(EXERCISE DATA)

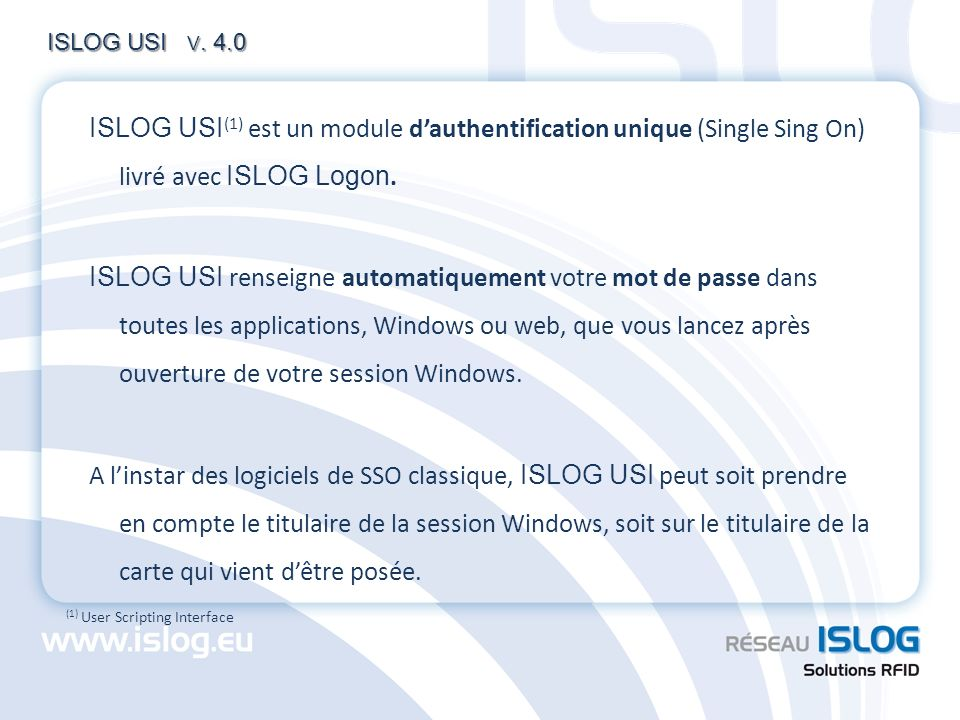 ISLOG USI V. 4.0 ISLOG USI(1) est un module d'authentification unique (Single Sing On) livré avec ISLOG Logon.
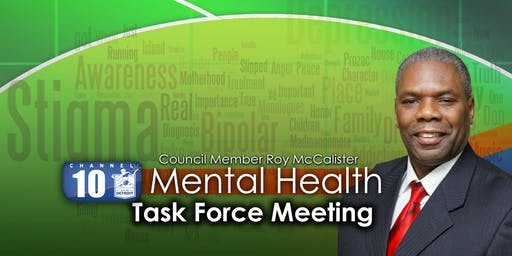 Council Member Roy McCalister, Jr. -  Mental Health Task Force Meeting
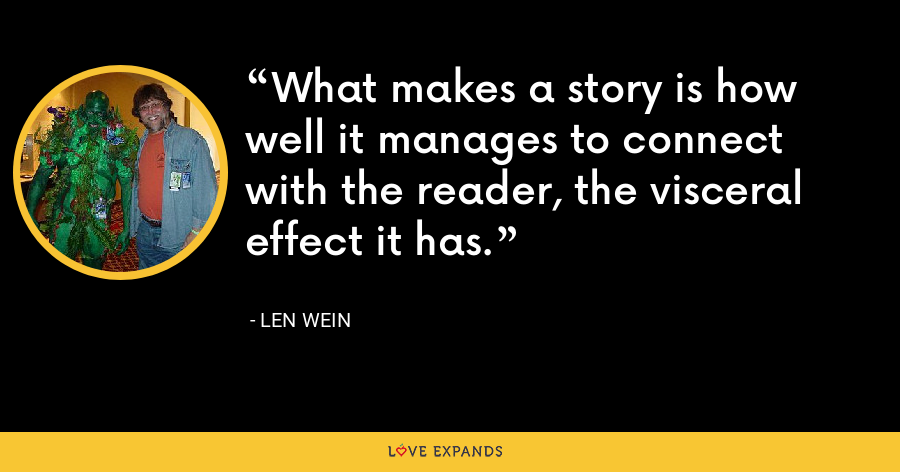 What makes a story is how well it manages to connect with the reader, the visceral effect it has. - Len Wein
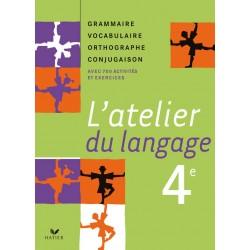 L'atelier du langage Français 4e éd. 2007 - Manuel de l'élève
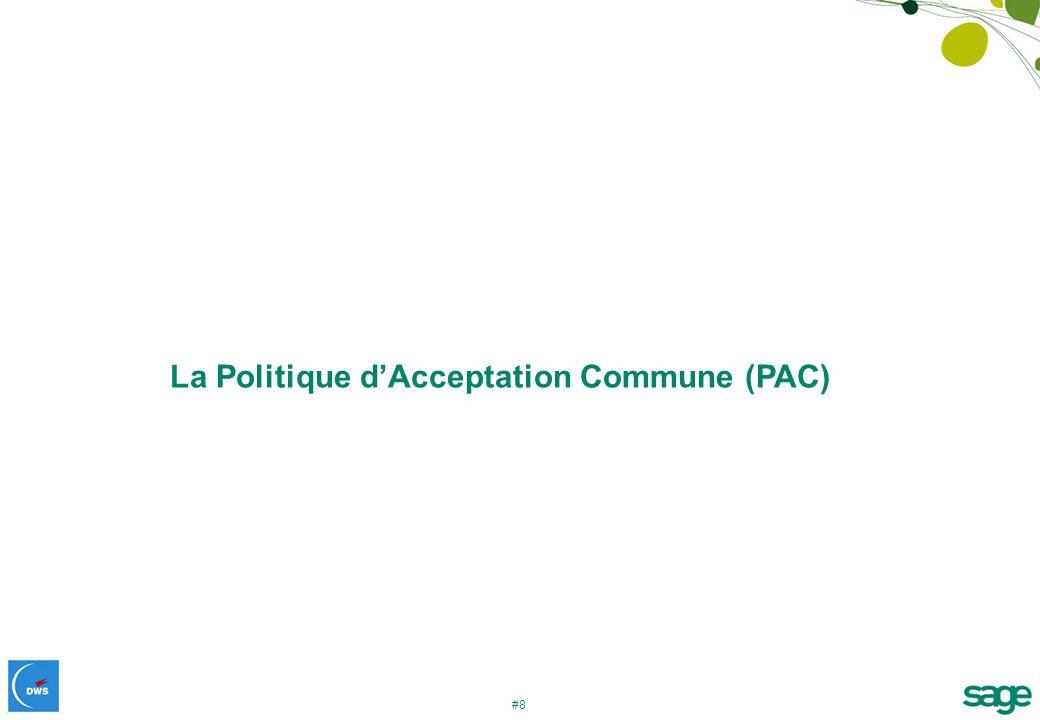 La Politique d'Acceptation Commune (PAC)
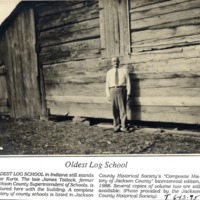 Hound Holler School, Oldest Log Cabin School, and Superintendent of Schools James Tatlock, 1995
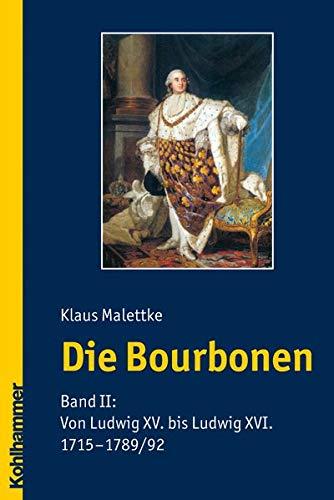 Die Bourbonen: Band II: Von Ludwig XV. bis Ludwig XVI. (1715-1789/1792): Von Ludwig XV. bis Ludwig XVI. (1715-1792)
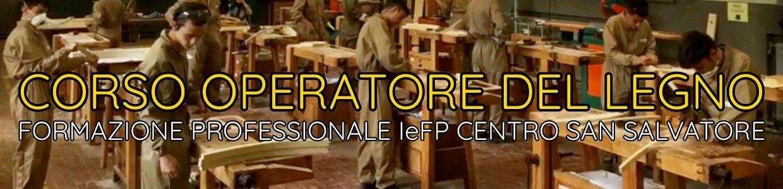 Banner Corso Operatore del Legno Centro San Salvatore Villaggio del Ragazzo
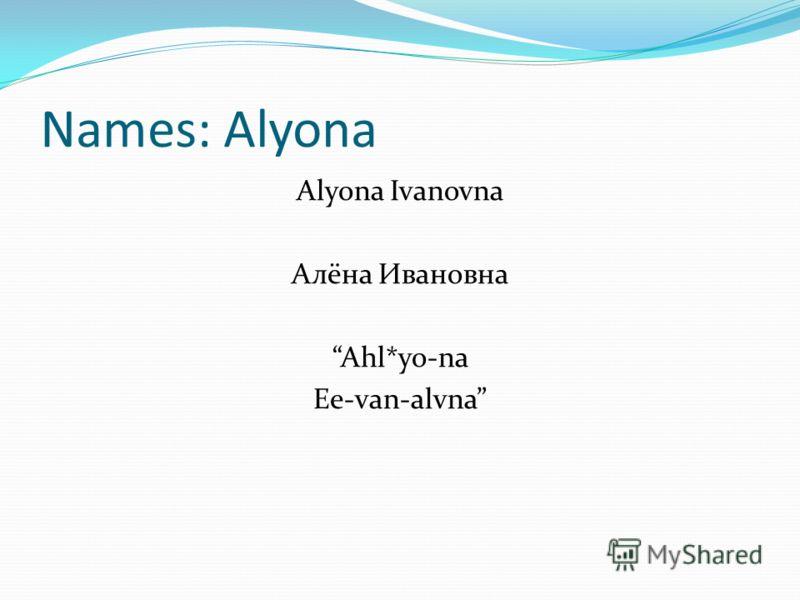 Names: Alyona Alyona Ivanovna Алёна Ивановна Ahl*yo-na Ee-van-alvna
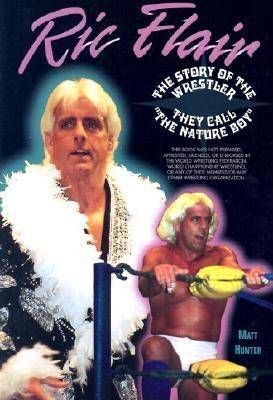 Rick Flair the Story of the Wrestler They Call the Nature Boy
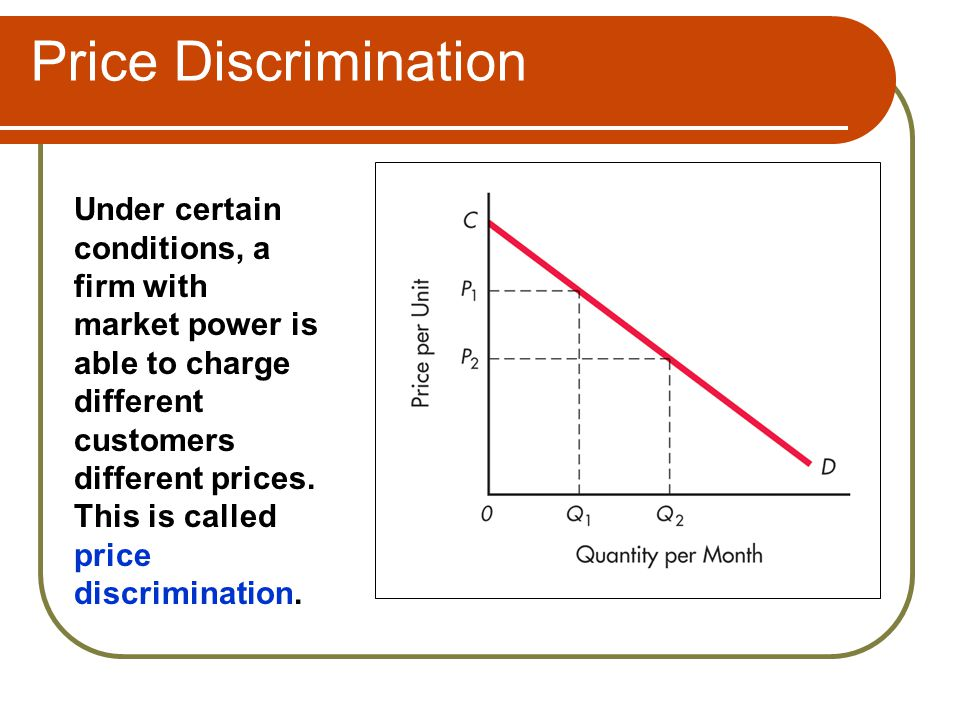 Price Discrimination Under certain conditions, a firm with market power is able to charge different customers different prices. This is called price d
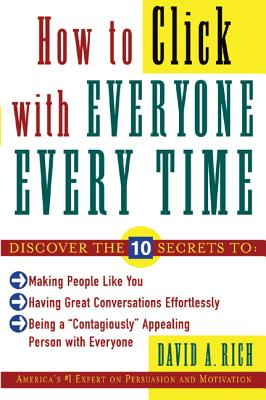 How to Click With Everyone Every Time, David Rich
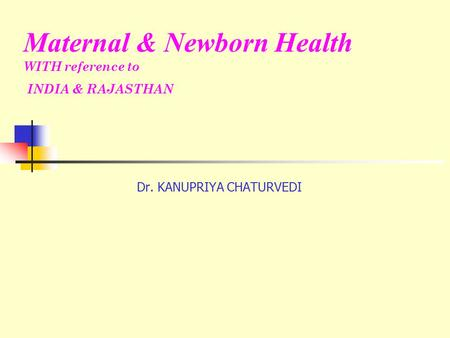 Dr. KANUPRIYA CHATURVEDI Maternal & Newborn Health WITH reference to INDIA & RAJASTHAN.
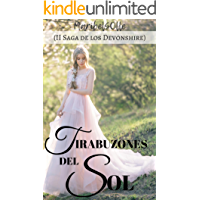 Tirabuzones del sol: ( II Saga de los Devonshire) Novela romántica histórica (Spanish Edition)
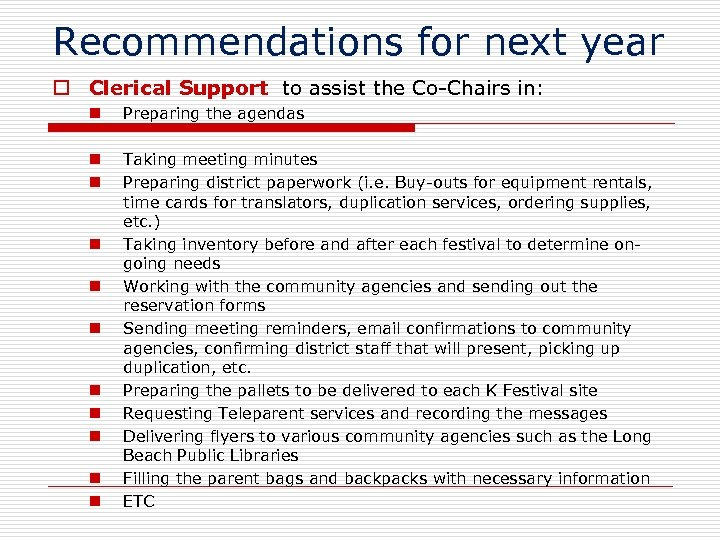 Recommendations for next year Clerical Support to assist the Co-Chairs in: n Preparing the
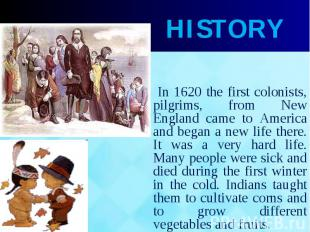 In 1620 the first colonists, pilgrims, from New England came to America and bega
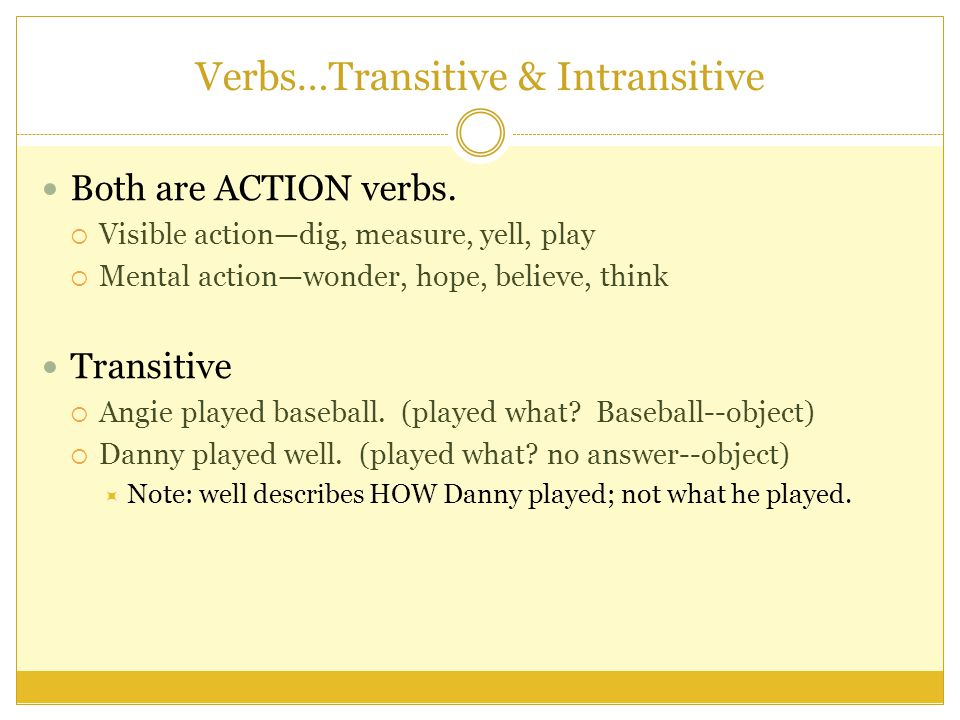 Verbs…Transitive & Intransitive Both are ACTION verbs.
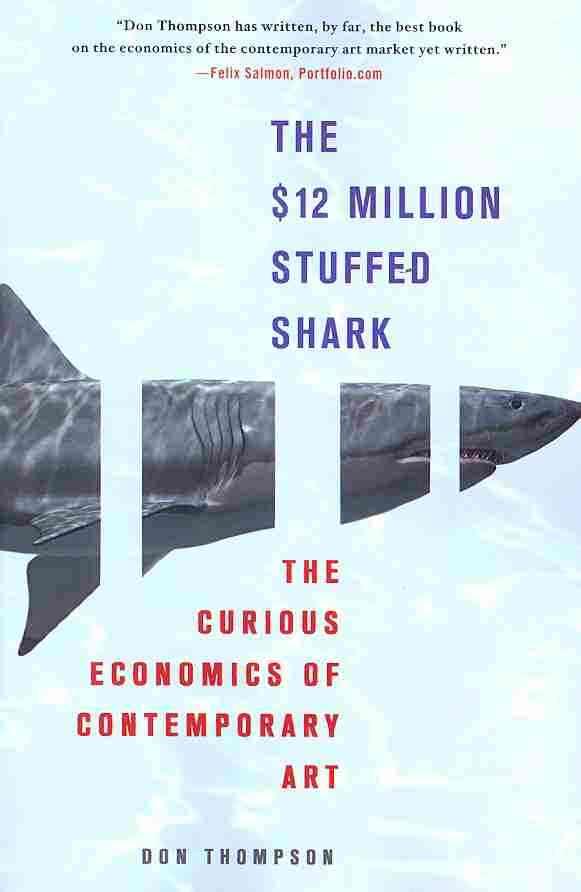 The $12 Million Stuffed Shark: The Curious Economics of Contemporary Art (Paperback)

(End EXERCISE DATA)

* [DIRECTIONS FOR THIS TASK]
In the entries above, find the line containing "Council Member Roy" and the line containing "L'atelier du langage", then copy both and every line between them exactly, without any picture.

* [TASK RESPONSE]
 Council Member Roy McCalister, Jr. -  Mental Health Task Force Meeting
 What makes a story is how well it manages to connect with the reader, the visceral effect it has. - Len Wein
 L'atelier du langage Français 4e éd. 2007 - Manuel de l'élève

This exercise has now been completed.